Biden sets up White House office on gun violence prevention

By Jeff Mason

WASHINGTON (Reuters) -U.S. President Joe Biden is establishing a new office of gun violence prevention at the White House to implement existing laws and work with local authorities to pass gun safety legislation at the state level, officials said on Thursday.

The new office will be overseen by Vice President Kamala Harris and run with the help of gun safety advocates who are joining the administration, officials told reporters on a conference call.

“I’ll continue to urge Congress to take common sense actions that the majority of Americans support like enacting universal background checks and banning assault weapons and high-capacity magazines,” Biden, a Democrat, said in a statement released by the White House.

“But in the absence of that sorely-needed action, the Office of Gun Violence Prevention along with the rest of my Administration will continue to do everything it can to combat the epidemic of gun violence that is tearing our families, our communities, and our country apart,” he said.

Biden and Harris will discuss the move during remarks in the White House Rose Garden on Friday at 2:45 p.m.
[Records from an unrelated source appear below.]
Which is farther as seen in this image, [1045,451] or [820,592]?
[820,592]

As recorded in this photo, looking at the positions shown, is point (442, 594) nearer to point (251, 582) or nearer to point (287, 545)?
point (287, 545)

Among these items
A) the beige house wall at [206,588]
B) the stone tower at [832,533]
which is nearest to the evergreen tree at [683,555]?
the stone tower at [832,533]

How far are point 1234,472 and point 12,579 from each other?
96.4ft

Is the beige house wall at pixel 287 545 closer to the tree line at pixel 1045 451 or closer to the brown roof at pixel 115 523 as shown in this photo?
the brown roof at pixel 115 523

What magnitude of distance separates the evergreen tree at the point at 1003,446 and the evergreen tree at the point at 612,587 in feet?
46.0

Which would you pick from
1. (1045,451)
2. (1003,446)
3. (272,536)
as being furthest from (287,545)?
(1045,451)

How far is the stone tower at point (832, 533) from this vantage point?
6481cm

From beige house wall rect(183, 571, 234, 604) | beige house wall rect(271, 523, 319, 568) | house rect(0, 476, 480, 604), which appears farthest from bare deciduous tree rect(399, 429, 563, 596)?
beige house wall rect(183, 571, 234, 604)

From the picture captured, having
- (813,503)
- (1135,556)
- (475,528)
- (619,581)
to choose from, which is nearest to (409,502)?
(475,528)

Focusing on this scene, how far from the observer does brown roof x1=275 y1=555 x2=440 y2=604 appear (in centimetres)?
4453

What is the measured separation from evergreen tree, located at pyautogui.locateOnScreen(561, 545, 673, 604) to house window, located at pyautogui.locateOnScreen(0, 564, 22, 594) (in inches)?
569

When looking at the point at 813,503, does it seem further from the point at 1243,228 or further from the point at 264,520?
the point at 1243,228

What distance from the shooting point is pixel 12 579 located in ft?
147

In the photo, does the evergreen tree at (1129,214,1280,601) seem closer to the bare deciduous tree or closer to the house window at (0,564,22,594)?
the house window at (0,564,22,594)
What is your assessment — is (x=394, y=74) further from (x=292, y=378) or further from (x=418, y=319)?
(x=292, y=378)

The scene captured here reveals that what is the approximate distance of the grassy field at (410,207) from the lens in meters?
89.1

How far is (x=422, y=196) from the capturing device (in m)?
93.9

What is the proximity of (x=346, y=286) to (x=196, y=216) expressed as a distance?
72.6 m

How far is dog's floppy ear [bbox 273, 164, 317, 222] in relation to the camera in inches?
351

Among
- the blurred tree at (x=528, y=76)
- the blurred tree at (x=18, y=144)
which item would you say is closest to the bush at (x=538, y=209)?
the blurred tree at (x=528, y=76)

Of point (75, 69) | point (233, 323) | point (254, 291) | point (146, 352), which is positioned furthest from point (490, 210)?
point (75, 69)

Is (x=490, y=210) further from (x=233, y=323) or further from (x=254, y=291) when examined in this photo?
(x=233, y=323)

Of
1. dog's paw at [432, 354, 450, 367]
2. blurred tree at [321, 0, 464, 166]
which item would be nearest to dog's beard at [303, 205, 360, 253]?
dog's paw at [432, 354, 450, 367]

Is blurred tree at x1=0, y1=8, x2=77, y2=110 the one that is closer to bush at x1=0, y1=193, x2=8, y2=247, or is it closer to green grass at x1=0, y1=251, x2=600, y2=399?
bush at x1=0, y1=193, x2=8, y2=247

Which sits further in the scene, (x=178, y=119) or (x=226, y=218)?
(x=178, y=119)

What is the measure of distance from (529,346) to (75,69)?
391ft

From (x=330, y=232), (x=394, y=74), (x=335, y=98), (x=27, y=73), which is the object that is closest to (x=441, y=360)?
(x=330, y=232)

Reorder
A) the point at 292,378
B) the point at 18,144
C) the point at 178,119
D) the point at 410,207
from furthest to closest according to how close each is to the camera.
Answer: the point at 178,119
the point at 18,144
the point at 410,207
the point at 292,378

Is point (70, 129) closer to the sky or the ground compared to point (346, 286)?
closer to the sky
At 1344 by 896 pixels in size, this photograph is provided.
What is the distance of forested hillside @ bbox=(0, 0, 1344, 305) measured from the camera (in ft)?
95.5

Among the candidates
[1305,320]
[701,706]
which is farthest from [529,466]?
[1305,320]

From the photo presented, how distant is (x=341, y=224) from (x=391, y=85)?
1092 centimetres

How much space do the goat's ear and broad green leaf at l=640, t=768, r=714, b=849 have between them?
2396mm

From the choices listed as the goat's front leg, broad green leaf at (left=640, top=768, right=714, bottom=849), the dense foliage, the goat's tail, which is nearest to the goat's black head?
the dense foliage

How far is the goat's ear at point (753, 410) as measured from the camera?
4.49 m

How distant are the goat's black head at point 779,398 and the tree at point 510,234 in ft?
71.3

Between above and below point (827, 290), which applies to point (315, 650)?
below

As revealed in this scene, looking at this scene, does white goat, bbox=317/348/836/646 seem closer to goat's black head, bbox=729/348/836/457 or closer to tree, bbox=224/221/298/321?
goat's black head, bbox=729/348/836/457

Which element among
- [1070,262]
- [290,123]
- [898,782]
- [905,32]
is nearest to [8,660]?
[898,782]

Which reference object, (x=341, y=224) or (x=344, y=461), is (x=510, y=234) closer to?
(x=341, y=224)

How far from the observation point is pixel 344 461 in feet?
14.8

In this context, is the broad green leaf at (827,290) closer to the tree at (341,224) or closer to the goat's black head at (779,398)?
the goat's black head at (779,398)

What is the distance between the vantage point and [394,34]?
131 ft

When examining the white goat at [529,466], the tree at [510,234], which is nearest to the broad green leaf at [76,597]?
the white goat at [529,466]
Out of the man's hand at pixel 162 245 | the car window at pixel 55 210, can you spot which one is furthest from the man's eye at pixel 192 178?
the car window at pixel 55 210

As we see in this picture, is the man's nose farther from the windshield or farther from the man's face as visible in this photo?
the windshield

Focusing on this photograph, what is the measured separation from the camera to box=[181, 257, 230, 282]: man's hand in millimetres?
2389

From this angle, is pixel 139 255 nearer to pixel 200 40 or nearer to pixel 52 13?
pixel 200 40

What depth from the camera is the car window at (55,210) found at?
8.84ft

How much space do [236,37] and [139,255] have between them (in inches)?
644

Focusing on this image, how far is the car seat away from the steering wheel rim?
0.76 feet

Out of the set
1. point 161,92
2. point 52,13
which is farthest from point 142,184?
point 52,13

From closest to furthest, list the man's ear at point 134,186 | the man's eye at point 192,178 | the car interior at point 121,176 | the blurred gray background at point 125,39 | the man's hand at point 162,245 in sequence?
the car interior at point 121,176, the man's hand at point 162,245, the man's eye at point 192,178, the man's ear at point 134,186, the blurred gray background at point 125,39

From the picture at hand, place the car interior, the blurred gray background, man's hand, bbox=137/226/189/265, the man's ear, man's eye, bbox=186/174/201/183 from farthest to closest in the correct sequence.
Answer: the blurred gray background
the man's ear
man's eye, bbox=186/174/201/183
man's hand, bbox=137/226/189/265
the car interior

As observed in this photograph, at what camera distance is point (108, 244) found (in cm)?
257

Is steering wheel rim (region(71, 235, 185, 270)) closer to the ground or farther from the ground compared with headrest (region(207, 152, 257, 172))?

EDT.

Democrats largely favor stricter gun laws as a way to reduce deaths from gun violence at schools and in cities across the country, and the issue is likely to feature prominently in Biden’s re-election campaign next year.

Republicans, with the support of the National Rifle Association, a gun rights group, largely oppose stricter laws, citing the right to bear arms established in the U.S. Constitution’s Second Amendment.

In a rare show of bipartisanship on the issue, Republicans and Democrats passed a package of modest gun safety measures last year, known as the Bipartisan Safer Communities Act, and Biden has taken executive action on the issue as well.

Establishing a new office of gun violence prevention has long been on the wish list of anti-violence advocacy groups that were pleased with Biden’s record pushing for reforms but wanted the White House to do more.

Putting it under Harris’ purview also gives the vice president, who has struggled to win over some Democrats in her role as Biden’s No. 2, a meaty policy area that is important and popular with their party’s base.

Harris said in a statement that the office would work to be “engaging and encouraging Congressional leaders, state and local leaders, and advocates to come together to build upon the meaningful progress that we have made.”

White House adviser Stefanie Feldman, Biden’s staff secretary, will serve as the director of the office, and gun safety advocates Greg Jackson and Rob Wilcox will join the White House as her deputies.

“(Biden) believes that now is the moment to accelerate our work … which is why he is establishing this office,” Feldman told reporters.

She said the office would expedite implementation of the bipartisan federal gun reform law that Biden signed last year, “dig deeper” to find additional actions the administration can take, coordinate support for communities affected by gun violence, and expand partnerships with cities and states.

Gun safety groups welcomed the move.

“We are so pleased that the Biden administration has officially created an Office of Gun Violence Prevention,” said Kris Brown, president of Brady, an advocacy group.

“Just as FEMA responds to hurricanes and earthquakes, we have desperately needed a federal agency dedicated to responding to this growing public health crisis,” she said, referring to the Federal Emergency Management Agency.